Capitolo 87
Leonarda. Poi per favore dica ciao a lei da me--e la ringrazia.
Vescovile. Io voglio.
Leonarda. E chiede a lei--aiutare--
Vescovile. Io farò tutto quello che io possibilmente posso.
Leonarda. E la Sua signoria deve perdonarmi per tutto lo sconvolgimento io
ha causato qui. Io non l'intesi.
Vescovile. Io sono solamente spiacente che io non La seppi più presto. Molti
è probabile che cose sarebbero state diverse.
Leonarda. Noi non parleremo circa quell'ora.
[Digiti Domestica.]
Domestica. Io si chiese a portargli questa scheda, ma'am.
Leonarda. Grazie. Il Generale è nella sala?
Domestica. Sì.
Vescovile. Rosen Generale--qui?
Leonarda. Io presi la libertà di chiedere a lui di mandarmi a chiamare qui
quando la barca fu segnalata.
Vescovile. Chieda al Generale di entrare. (Esca Domestica.) Poi è
Rosen Generale al quale è--. (Controlli lui.)
Leonarda (percorrendo nella sua borsa). --quello è accompagnarmi? Lui è
mio marito.
Vescovile. Il marito che Lei ha accordato il divorzio a.
Leonarda. Sì.
Vescovile. Io vedo io L'ho fatto una grande ingiustizia, la Sig.ra Falk.
Leonarda. Sì. (ROSEN generale entra, vestì in un intelligente
abito viaggiante e guardando molto attilli.)
Rosen Generale. Io imploro il perdono della Sua signoria--ma, tempo è su.--
La Sig.ra Falk, questo è il Suo? (Le dà una lettera.)

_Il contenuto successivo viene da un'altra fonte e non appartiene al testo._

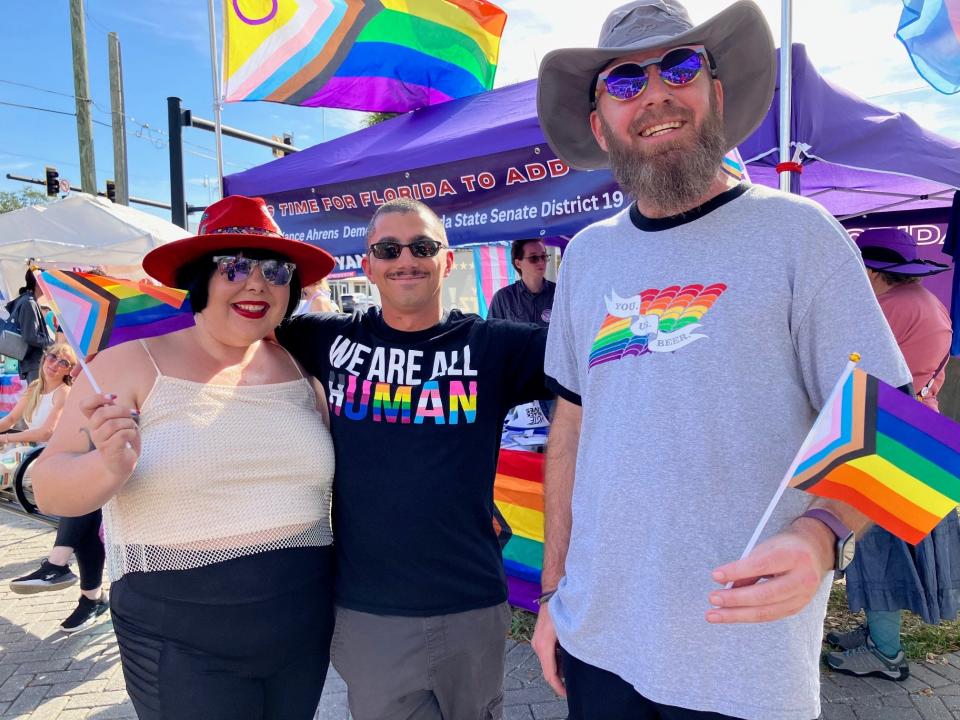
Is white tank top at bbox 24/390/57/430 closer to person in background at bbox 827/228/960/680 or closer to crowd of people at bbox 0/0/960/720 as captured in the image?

Leonarda. Sì.--Quando Aagot viene, voglia la Sua signoria la dia
questo?--e l'aiuta?
Vescovile. Io voglio, la Sig.ra Falk. Dio La benedice!
[Digiti Domestica.]
Domestica. Il Sig. Hagbart è entrato appena.
Leonarda. Ciao!--Dica ciao a--
Vescovile (prendendo la sua mano). Cosa Lei sta facendo è più di alcuno uno
di noi avrebbe potuto fare.
Leonarda. Tutto dipende su come profondamente uno ama.--Grazie, e
ciao!
Vescovile. Ciao! (ROSEN generale offre il suo braccio LEONARDA. Lei
prese esso, e loro vanno fuori. Il Vescovo li segue. HAGBART viene
in dalla destra, sembra rotondo in stupore, poi va verso
la schiena della stanza ed incontra il Vescovo nella via d'accesso.)